The intent in my last blog was to use a straightforward example neural net use case so we could focus on the nuts and bolts of TensorFlow, Python, a Jupyter notebook, and IBM Data Science Experience. However, for use cases involving neural nets and other statistical learning algorithms, there are good alternative technical choices within IBM Data Science Experience that don’t involve writing so much Python and TensorFlow library code. One such choice is to use SPSS Modeler Flows instead.
In my Sandbox project, I clicked the data button (top right labeled 10 01), then I clicked Load, which offers a UI for me to drag and drop my csv data file. This is the same bankloan data file used in my last blog. Go and get it so you too can have this IBM Data Science Experience.
In your project, go to the Assets view and then press ‘New Flow’ on the right side of the ‘SPSS Modeler flows’ section. Here’s how I filled in the ‘Create’ page:
Name: Predictive Model for Bank Loan Default
Description: Machine learn how to predict bank loan default based on predictor variables such as income, debt level, credit debt, etc.
Runtime: IBM SPSS Modeler
Once you hit ‘Create’ then you get a blank SPSS canvas to start building your flow. Drag and drop the bank loan data file onto the left side of the canvas (this reads a file from Object Storage, but you could alternatively do a database select in this first step).

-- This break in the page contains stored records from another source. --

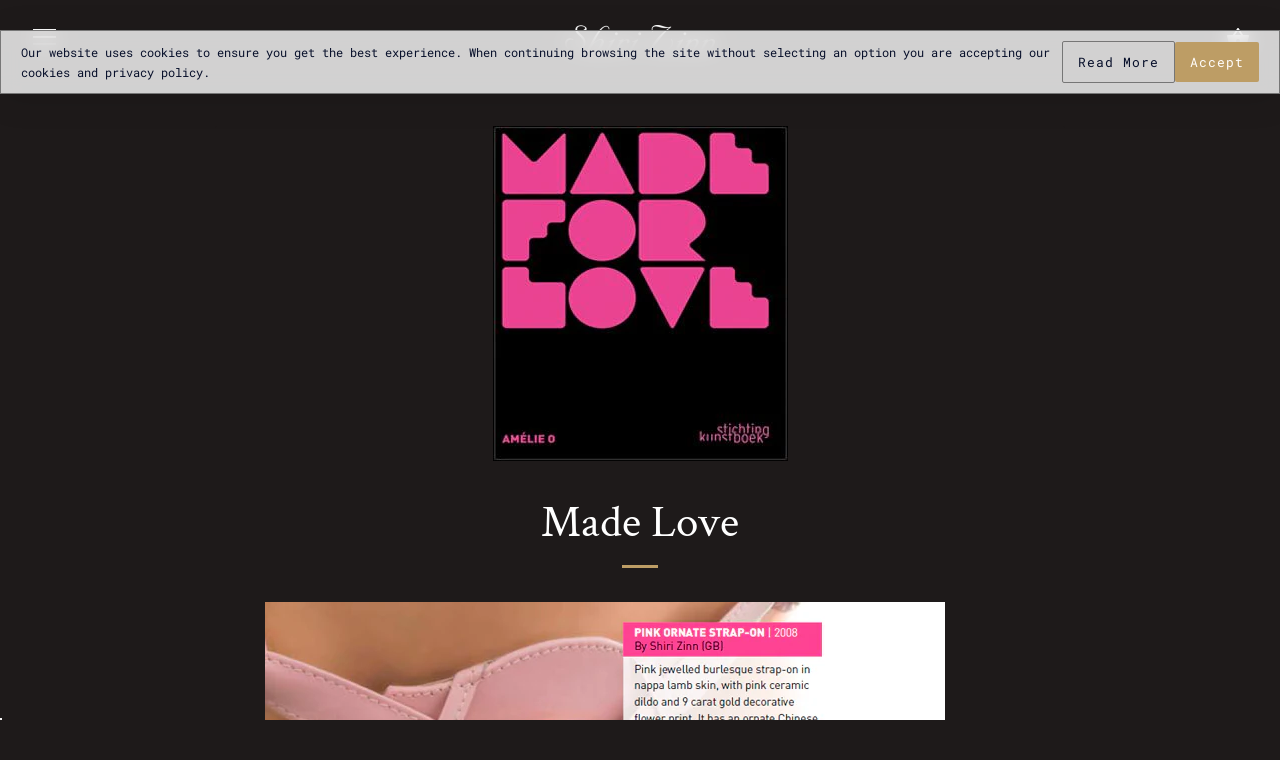

--- FILE ---
content_type: text/css
request_url: https://www.shirizinn.com/cdn/shop/t/13/assets/cookie.css?v=150039162986916358151684304419
body_size: 174
content:
/** Shopify CDN: Minification failed

Line 225:1 Expected "}" to go with "{"

**/
.ckWrap {
    position: fixed;
    right: 0;
    left: 0;
    top: -600px;
    z-index: 50;
    border: 1px solid #777;
    width: 100%;
    padding: 10px 20px;
    background: rgba(255,255,255,.8);
    -webkit-backdrop-filter: blur(10px);
    backdrop-filter: blur(10px);
    box-shadow: 0 -10px 25px -5px #0000001a;
    align-items: center;
    justify-content: center;
    text-align: center;
	animation: ckUp 2.5s forwards;
	animation-delay: 1s;
	-webkit-animation: ckUp 2.5s forwards;
	-webkit-animation-delay: 1s
}

.ckWrap.acptd {
	animation: ckDn 2.5s backwards;
	animation-delay: .3s;
	-webkit-animation: ckDn 2.5s backwards;
	-webkit-animation-delay: .3s
}

.innercooker {
    display: flex;
    align-items: center;
    gap: 10px;
}
.ckCont {
    text-align: left;
    flex: 1;
}

.ckWrap.hidden, .ckWrap.acptd {
	display: none
}

.ckWrap .ckCont svg {
	width: 50px;
	height: 50px;
	fill: #08102b;
	stroke: #08102b;
	stroke-width: .8
}

.ckCont h2 {
	margin: 0;
	color: #08102b;
	font-size: 1.5rem;
	font-weight: 800;
	font-family: inherit
}

.ckCont p {
	margin: 0;
	line-height: 1.7em;
	color: #08102b;
	font-size: 12px;
	font-weight: 400;
	font-family: inherit
}

.ckWrap .btn {
	display: inline-flex;
	align-items: center;
	margin: 0;
	padding: 10px 15px;
	outline: 0;
	border: 0;
	border-radius: 2px;
	line-height: 20px;
	font-size: 13px;
	font-family: inherit;
	text-decoration: none;
	white-space: nowrap;
	overflow: hidden;
	max-width: 100%;
	cursor: pointer;
	transition: all 0.3s ease
}

.ckWrap .btn.outl {
	color: #08102b;
	background-color: transparent;
	border: 1px solid #767676
}

@media screen and (min-width:768px) {
	.ckWrap {
		max-width: 100%;
		box-shadow: 0 5px 35px rgba(0, 0, 0, .1);
		animation: ckdeskUp 2.5s forwards;
		animation-delay: 1s;
		-webkit-animation: ckdeskUp 2.5s forwards;
		-webkit-animation-delay: 1s
	}
.ckWrap.acptd {
		animation: ckdeskDn 2.5s backwards;
		animation-delay: .3s;
		-webkit-animation: ckdeskDn 2.5s backwards;
		-webkit-animation-delay: 0.3s
	}
}

@-webkit-keyframes ckUp {
	100% {
		top: 0
	}
}

@keyframes ckUp {
	100% {
		top: 0
	}
}

@-webkit-keyframes ckdeskUp {
	100% {
		top: 30px
	}
}

@keyframes ckdeskUp {
	100% {
		top: 60px
	}
}

@-webkit-keyframes ckDn {
	0% {
		top: 0
	}

	100% {
		top: -600px
	}
}

@keyframes ckDn {
	0% {
		top: 0
	}

	100% {
		top: -600px
	}
}

@-webkit-keyframes ckdeskDn {
	0% {
		top: 60px
	}

	100% {
		top: -600px
	}
}

@keyframes ckdeskDn {
	0% {
		top: 60px
	}

	100% {
		top: -600px
	}
}

.darkMode .ckWrap {
	background: rgba(50, 50, 50, 0.8)
}

.darkMode .ckWrap .ckCont svg {
	fill: #fefefe;
	stroke: #fefefe
}

.darkMode .ckCont h2,
.darkMode .ckCont p,
.darkMode .btn.outl {
	color: #fefefe
}
@media screen and (max-width: 800px){
.innercooker {
    display: block;
}
  .ckCont {
    text-align: center;
}
  .ckCont p {
    font-size: 10px;
    margin-bottom: 5px;
}

@keyframes ckUp {
	100% {
		top: 60px
	}
}
  @keyframes ckDn {
	0% {
		top: 60px
	}

	100% {
		top: -600px
	}
}
  
@-webkit-keyframes ckUp {
	100% {
		top: 60px
	}
}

Now we’re going to select the fields we want to use and filter out unwanted columns. Drag and Drop the ‘Type’ node from the ‘Field Operations’ palette and then click and drag the output connector from the bankloan data node to the input connector of the Type node. Now right-click the Type node, choose Open and then press the Add Columns button and make sure all the fields’ checkboxes are checked so we can add all the fields. Then, hit the left arrow to go back to the Type node configuration.
Now, we only want the fields for age, education level, years of employment, years at current address, income, debt to income ratio, credit debt, other debt, and bank loan default field. So, for each of the preddef fields, change the Role from Input to None. Now go to the ‘ default’ field and change its Role from Input to Target because this is the dependent variable that we want to machine learn how to predict. Hit OK to finish setting up the Type node.
Now we’re going to filter out unwanted records in the data. In this case, there are some records that have no value for the default field, so we will filter them out because we can’t use them for machine learning how to predict the default field. Drag and Drop the Select node from Record Operations palette and connect it to the Type node. Right-click and Open the node. You can use an “Include” mode with a condition of default=”0” or default=”1”, or you could use an “Exclude” mode with a condition of @NULL(default).
You can right-click and choose Preview on the Select node to see the results of the flow up to now. That’s how I found that I needed quotes around the 0 and 1 in the condition.
Now that we’ve done some basic data preparation, it’s time to configure the machine learning.
Drag and drop a Partition node from the Field Operations palette, and connect the Select node output to the Partition node input. Right click to open it so we can set the training and testing sizes. To match the TensorFlow sample in my previous blog, use 70 percent for training and 30 percent for testing.
Once you hit OK on that, it’s time to drag and drop a Neural Net node from the Modeling palette and connect its input with the output of the Partition node. The UI knows to use the ‘default’ field as the predictive target, and the other fields are inputs, except the ones we marked with a role of None. Now just hit OK.
Now we’re ready to do some machine learning. Right-click the ‘default’ Neural Net node and select “Run” from the menu. This generates a training results node. Here’s what the final flow looks like:
|And now, you can right click the yellow ‘default’ training node to see the results of training the neural net. Select the View Model menu item. You can see the accuracy values in the Model Evaluation tab. The Predictor Importance tab gives you a graph of which predictor variables were most important to affecting the prediction. And last but not least, the Network Diagram shows you something like this:|
In conclusion, both the TensorFlow library and this SPSS model got the same accuracy, just north of 80% on this data. The difference was that with SPSS I had a drag and drop canvas where I could just configure the data preparation, the model, and the training and testing, so it took a lot less time to go from data to trained machine learning model.